Das Jugendamt ist berechtigt und verpflichtet, ein Kind oder einen Jugendlichen in seine Obhut zu nehmen, wenn
a.
das Kind oder der Jugendliche um Obhut bittet oder
b.
eine dringende Gefahr für das Wohl des Kindes oder des Jugendlichen die Inobhutnahme erfordert und
1.
die Personensorgeberechtigten nicht widersprechen oder
2.
eine familiengerichtliche Entscheidung nicht rechtzeitig eingeholt werden kann oder
3.
ein ausländisches Kind oder ein ausländischer
Jugendlicher unbegleitet nach Deutschland kommt und sich weder
Personensorge- noch Erziehungsberechtigte im Inland aufhalten.

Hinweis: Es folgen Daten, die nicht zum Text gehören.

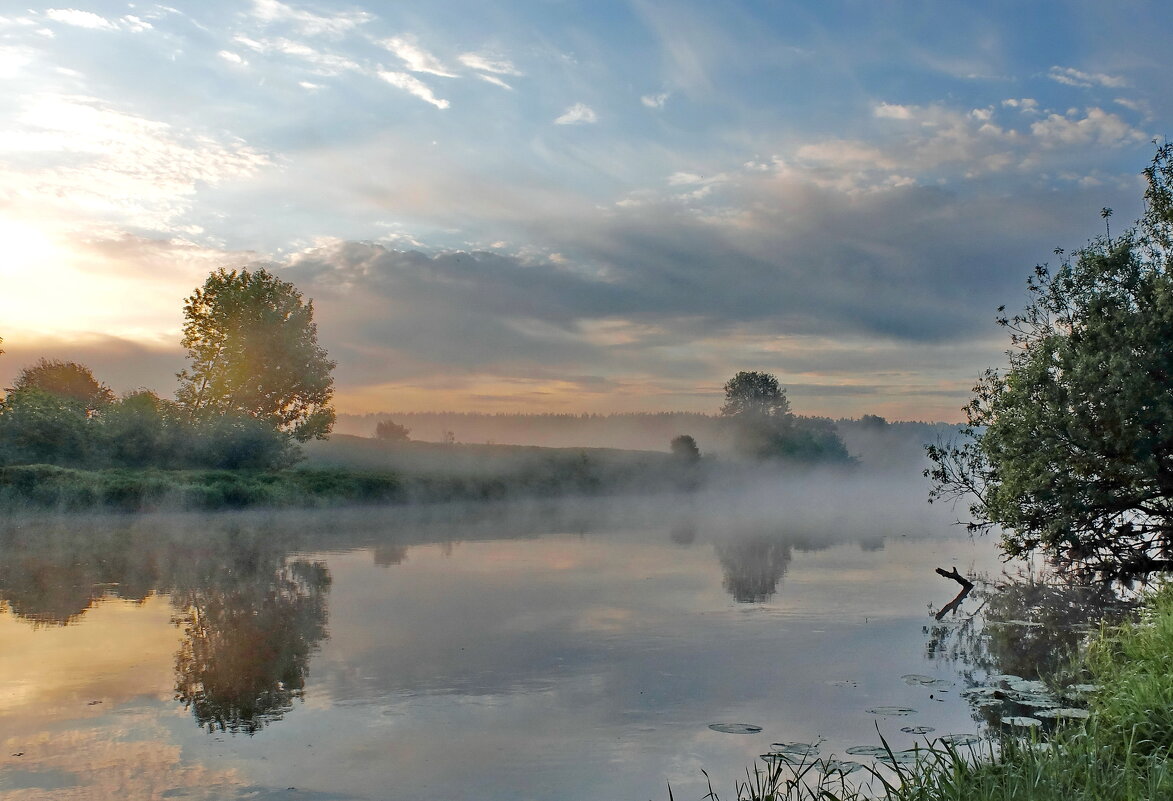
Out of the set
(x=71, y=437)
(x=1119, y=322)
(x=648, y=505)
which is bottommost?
(x=648, y=505)

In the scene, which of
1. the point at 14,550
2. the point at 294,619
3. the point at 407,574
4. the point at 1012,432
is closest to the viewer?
the point at 294,619

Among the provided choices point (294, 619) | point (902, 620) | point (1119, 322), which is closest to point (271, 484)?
point (294, 619)

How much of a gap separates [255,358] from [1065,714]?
52.0 meters

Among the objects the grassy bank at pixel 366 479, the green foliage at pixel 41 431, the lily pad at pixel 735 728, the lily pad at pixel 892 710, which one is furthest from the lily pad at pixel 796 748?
the green foliage at pixel 41 431

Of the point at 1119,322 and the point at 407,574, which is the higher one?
the point at 1119,322

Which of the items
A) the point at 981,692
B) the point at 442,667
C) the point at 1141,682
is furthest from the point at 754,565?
the point at 1141,682

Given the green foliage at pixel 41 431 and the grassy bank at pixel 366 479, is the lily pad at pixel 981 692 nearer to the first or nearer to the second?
the grassy bank at pixel 366 479

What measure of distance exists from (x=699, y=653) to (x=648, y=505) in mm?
42227

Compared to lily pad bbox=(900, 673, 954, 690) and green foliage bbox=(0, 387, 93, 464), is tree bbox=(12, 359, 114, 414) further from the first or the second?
lily pad bbox=(900, 673, 954, 690)

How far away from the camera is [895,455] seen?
4560 inches

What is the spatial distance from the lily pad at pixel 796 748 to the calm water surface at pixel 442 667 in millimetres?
113

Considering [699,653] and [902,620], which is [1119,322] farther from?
[699,653]

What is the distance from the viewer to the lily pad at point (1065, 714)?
871 centimetres

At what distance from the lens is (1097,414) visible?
1588 centimetres
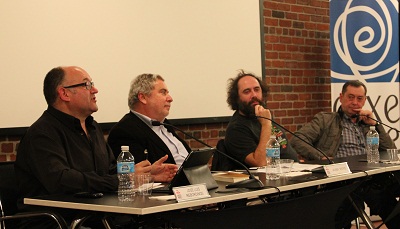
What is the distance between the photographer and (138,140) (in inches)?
144

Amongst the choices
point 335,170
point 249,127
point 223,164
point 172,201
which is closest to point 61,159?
point 172,201

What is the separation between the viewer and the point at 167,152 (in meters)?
3.71

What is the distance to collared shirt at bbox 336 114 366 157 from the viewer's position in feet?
16.1

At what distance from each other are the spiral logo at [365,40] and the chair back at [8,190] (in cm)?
320

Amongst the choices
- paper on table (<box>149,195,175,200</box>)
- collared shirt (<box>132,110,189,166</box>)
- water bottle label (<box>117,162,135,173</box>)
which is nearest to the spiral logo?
collared shirt (<box>132,110,189,166</box>)

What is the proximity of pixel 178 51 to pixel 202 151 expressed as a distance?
7.17 feet

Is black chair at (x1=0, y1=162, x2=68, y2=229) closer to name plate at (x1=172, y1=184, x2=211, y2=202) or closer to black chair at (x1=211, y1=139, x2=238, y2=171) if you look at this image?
name plate at (x1=172, y1=184, x2=211, y2=202)

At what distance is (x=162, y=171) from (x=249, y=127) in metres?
1.10

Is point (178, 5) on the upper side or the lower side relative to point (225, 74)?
upper

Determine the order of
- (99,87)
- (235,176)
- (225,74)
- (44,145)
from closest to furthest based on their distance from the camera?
(44,145) < (235,176) < (99,87) < (225,74)

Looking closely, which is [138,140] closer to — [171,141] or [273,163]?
[171,141]

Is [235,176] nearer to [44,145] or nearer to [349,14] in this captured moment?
[44,145]

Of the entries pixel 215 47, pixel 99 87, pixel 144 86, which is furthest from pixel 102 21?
pixel 215 47

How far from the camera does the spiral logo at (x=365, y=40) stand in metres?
5.62
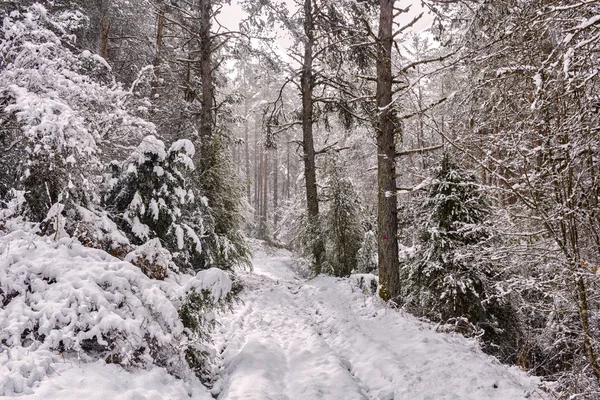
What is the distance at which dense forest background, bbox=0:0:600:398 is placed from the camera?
3430 mm

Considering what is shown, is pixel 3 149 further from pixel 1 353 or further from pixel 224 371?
pixel 224 371

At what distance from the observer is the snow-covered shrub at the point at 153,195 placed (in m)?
6.79

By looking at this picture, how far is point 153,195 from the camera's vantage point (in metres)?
7.16

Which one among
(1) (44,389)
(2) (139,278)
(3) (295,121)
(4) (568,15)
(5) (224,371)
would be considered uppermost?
(3) (295,121)

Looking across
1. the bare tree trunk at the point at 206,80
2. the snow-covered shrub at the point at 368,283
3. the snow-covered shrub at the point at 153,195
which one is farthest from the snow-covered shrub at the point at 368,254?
the snow-covered shrub at the point at 153,195

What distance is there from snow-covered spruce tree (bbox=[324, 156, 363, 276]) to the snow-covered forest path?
15.0ft

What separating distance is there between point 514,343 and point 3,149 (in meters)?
10.0

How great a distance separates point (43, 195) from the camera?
4.77 m

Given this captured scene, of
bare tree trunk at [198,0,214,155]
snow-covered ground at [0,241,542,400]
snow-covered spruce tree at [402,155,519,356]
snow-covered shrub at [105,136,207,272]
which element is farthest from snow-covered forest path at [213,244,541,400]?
bare tree trunk at [198,0,214,155]

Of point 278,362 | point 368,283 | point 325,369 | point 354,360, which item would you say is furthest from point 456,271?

Die Inobhutnahme umfasst die Befugnis, ein Kind oder einen
Jugendlichen bei einer geeigneten Person, in einer geeigneten
Einrichtung oder in einer sonstigen Wohnform vorläufig unterzubringen;
im Fall von Satz 1 Nr. 2 auch ein Kind oder einen Jugendlichen von einer
anderen Person wegzunehmen.
2.Das Jugendamt hat während der Inobhutnahme die Situation, die zur
Inobhutnahme geführt hat, zusammen mit dem Kind oder dem Jugendlichen zu
klären und Möglichkeiten der Hilfe und Unterstützung aufzuzeigen. Dem
Kind oder dem Jugendlichen ist unverzüglich Gelegenheit zu geben, eine
Person seines Vertrauens zu benachrichtigen. Das Jugendamt hat während
der Inobhutnahme für das Wohl des Kindes oder des Jugendlichen zu sorgen
und dabei den notwendigen Unterhalt und die Krankenhilfe
sicherzustellen; § 39
Absatz 4 Satz 2 gilt entsprechend. Das Jugendamt ist während der
Inobhutnahme berechtigt, alle Rechtshandlungen vorzunehmen, die zum Wohl
des Kindes oder Jugendlichen notwendig sind; der mutmaßliche Wille der
Personensorge- oder der Erziehungsberechtigten ist dabei angemessen zu
berücksichtigen.
3,Das Jugendamt hat im Fall des Absatzes 1 Satz 1 Nr. 1 und 2 die
Personensorge- oder Erziehungsberechtigten unverzüglich von der
Inobhutnahme zu unterrichten und mit ihnen das Gefährdungsrisiko
abzuschätzen. Widersprechen die Personensorge- oder
Erziehungsberechtigten der Inobhutnahme, so hat das Jugendamt
unverzüglich
1.
das Kind oder den Jugendlichen den Personensorge- oder
Erziehungsberechtigten zu übergeben, sofern nach der Einschätzung des
Jugendamts eine Gefährdung des Kindeswohls nicht besteht oder die
Personensorge- oder Erziehungsberechtigten bereit und in der Lage sind,
die Gefährdung abzuwenden oder
2.
eine Entscheidung des Familiengerichts über die erforderlichen
Maßnahmen zum Wohl des Kindes oder des Jugendlichen herbeizuführen.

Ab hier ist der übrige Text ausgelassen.